Von der Gehaltshöhe über die Kündigungsfrist bis hin zum Arbeitsort müssen vor Beginn eines Arbeitsverhältnisses zahlreiche Aspekte geklärt werden. Schließlich ist der Arbeitgeber gesetzlich verpflichtet, wichtige Eckdaten und Vereinbarungen wie diese niederzuschreiben und das erstellte Dokument dem zukünftigen Arbeitnehmer zukommen zu lassen. Kürzlich ist die Liste der nachzuweisenden Informationen sogar noch ein Stück länger geworden: Das am 1. August 2022 in Kraft getretene Gesetz zur Umsetzung der EU-Richtlinie (EU) 2019/1152 über transparente und vorhersehbare Arbeitsbedingungen in der Europäischen Union sieht nämlich zusätzliche Nachweispflichten vor. Welche das sind, haben wir im Folgenden für Sie zusammengefasst.

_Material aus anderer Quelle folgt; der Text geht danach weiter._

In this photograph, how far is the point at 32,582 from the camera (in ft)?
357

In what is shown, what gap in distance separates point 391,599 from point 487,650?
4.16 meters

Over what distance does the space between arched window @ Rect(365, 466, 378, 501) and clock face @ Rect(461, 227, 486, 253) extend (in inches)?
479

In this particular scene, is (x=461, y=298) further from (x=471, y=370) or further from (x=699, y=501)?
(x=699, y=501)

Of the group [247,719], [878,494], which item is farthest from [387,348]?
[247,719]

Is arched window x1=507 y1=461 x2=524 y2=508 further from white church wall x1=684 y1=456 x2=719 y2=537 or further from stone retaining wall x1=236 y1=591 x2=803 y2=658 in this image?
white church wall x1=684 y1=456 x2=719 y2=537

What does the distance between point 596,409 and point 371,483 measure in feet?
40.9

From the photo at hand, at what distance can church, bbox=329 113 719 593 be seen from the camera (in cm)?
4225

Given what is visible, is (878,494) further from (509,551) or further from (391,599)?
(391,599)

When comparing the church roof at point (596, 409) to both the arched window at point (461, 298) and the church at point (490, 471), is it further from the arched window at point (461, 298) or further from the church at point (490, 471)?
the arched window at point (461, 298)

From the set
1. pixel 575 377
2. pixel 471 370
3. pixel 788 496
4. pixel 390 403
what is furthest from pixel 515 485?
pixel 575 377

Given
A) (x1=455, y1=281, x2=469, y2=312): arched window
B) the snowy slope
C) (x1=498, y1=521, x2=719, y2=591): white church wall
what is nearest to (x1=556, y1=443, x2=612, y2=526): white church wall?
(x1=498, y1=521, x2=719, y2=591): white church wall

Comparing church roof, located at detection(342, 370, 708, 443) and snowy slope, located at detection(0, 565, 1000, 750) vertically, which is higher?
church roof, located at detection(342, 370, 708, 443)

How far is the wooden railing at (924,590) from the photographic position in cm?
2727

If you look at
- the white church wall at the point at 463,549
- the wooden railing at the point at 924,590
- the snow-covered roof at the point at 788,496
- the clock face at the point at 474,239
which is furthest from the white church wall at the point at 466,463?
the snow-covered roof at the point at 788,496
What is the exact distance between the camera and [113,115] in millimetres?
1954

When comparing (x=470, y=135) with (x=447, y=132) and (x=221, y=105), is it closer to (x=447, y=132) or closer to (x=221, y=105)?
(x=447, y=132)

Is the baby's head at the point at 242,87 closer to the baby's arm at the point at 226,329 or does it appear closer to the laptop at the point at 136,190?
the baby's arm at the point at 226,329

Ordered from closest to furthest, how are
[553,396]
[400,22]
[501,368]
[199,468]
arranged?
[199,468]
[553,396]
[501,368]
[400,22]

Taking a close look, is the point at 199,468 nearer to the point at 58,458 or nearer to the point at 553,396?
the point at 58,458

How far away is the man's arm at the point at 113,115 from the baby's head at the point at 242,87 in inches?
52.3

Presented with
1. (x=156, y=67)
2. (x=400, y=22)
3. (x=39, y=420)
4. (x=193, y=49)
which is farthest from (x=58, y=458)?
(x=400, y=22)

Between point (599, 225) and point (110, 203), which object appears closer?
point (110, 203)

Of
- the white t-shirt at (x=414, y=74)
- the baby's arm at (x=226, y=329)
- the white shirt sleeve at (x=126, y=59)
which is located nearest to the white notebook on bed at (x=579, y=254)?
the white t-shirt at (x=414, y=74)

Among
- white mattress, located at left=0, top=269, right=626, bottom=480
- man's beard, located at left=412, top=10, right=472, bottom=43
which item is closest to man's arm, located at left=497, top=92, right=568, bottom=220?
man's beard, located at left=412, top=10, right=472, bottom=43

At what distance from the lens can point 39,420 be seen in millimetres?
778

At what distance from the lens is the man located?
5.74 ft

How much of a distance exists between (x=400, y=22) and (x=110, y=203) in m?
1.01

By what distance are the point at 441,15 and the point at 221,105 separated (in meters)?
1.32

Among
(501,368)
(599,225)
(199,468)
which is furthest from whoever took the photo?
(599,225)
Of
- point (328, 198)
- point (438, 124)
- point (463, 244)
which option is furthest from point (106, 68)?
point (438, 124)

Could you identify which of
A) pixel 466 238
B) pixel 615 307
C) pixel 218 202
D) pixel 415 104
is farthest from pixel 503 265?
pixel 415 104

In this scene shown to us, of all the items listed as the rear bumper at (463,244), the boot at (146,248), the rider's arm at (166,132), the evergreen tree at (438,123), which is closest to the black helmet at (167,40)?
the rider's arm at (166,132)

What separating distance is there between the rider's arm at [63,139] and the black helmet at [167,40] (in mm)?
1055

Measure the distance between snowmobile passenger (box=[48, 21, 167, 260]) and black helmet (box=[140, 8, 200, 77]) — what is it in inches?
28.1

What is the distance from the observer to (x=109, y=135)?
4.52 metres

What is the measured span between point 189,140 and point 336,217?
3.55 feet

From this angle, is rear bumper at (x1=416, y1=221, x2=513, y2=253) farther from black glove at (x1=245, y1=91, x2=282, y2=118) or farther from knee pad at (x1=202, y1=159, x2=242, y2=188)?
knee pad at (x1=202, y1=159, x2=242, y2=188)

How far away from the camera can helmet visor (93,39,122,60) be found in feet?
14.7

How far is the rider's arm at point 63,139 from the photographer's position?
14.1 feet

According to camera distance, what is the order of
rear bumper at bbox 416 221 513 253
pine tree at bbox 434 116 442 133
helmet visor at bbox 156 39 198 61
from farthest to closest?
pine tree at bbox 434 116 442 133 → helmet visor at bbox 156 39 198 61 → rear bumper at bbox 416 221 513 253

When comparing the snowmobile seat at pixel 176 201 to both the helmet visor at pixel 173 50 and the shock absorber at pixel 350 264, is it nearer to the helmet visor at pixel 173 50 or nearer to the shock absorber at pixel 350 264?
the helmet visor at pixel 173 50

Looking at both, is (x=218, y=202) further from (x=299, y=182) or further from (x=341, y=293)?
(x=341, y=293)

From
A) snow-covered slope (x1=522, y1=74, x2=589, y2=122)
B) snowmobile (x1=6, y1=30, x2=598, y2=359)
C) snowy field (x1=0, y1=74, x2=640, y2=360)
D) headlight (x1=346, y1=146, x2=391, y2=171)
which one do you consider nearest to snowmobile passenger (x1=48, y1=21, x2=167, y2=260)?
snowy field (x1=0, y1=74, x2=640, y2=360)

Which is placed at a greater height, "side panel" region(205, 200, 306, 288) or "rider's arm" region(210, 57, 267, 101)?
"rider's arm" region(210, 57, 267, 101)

Dass Arbeitgeber bedeutsame Eckpunkte von Arbeitsverhältnissen niederschreiben und ihren Arbeitnehmern übergeben müssen, ist in Deutschland eigentlich nicht neu. Das Gesetz über den Nachweis der für ein Arbeitsverhältnis geltenden wesentlichen Bedingungen (Nachweisgesetz) verpflichtet Unternehmer bereits seit 1995, bestimmte Informationen auf Papier festzuhalten, wenn sie einen Mitarbeiter einstellen. Dazu zählten bis zum Inkrafttreten des neuen Nachweisgesetzes folgende Daten und Aspekte:

  • Name und Anschrift des Arbeitnehmers und des Arbeitgebers
  • Startzeitpunkt des Arbeitsverhältnisses
  • Voraussichtliche Dauer des Arbeitsverhältnisses (nur im Falle einer Befristung)
  • Arbeitsort(e)
  • Beschreibung der Tätigkeit
  • Höhe und Zusammensetzung des Arbeitslohns
  • Arbeitszeit
  • Dauer des Jahresurlaubs
  • Kündigungsfristen
  • Ggf. anzuwendende Tarifverträge, Betriebs- oder Dienstvereinbarungen

 

Zusätzliche Nachweispflichten für Arbeitgeber

Die oben genannten Informationen müssen Arbeitgeber auch weiterhin niederschreiben. Im August 2022 haben sich allerdings noch weitere Nachweispflichten hinzugesellt.

 

Hinweis auf freie Arbeitsortwahl

Nach wie vor müssen die Orte, an denen der Arbeitnehmer eingesetzt wird, in der Nachweisniederschrift benannt werden. Eine Änderung ergibt sich aber, wenn der betreffende Mitarbeiter seinen Arbeitsort selbst aussuchen kann. Dann muss ein entsprechender Hinweis im Dokument zu finden sein. Dies ist zum Beispiel der Fall, wenn fest vereinbart wurde, dass der Arbeitnehmer regelmäßig im Homeoffice arbeiten darf.

 

Höhe der Überstundenvergütung

Natürlich müssen Arbeitgeber auch weiterhin die Höhe des Arbeitslohns dokumentieren. Schon das Nachweisgesetz von 1995 sah vor, dass alle Bestandteile des Entgelts aufgeführt werden müssen. Dazu zählen unter anderem Sonderzahlungen, Zulagen und Prämien.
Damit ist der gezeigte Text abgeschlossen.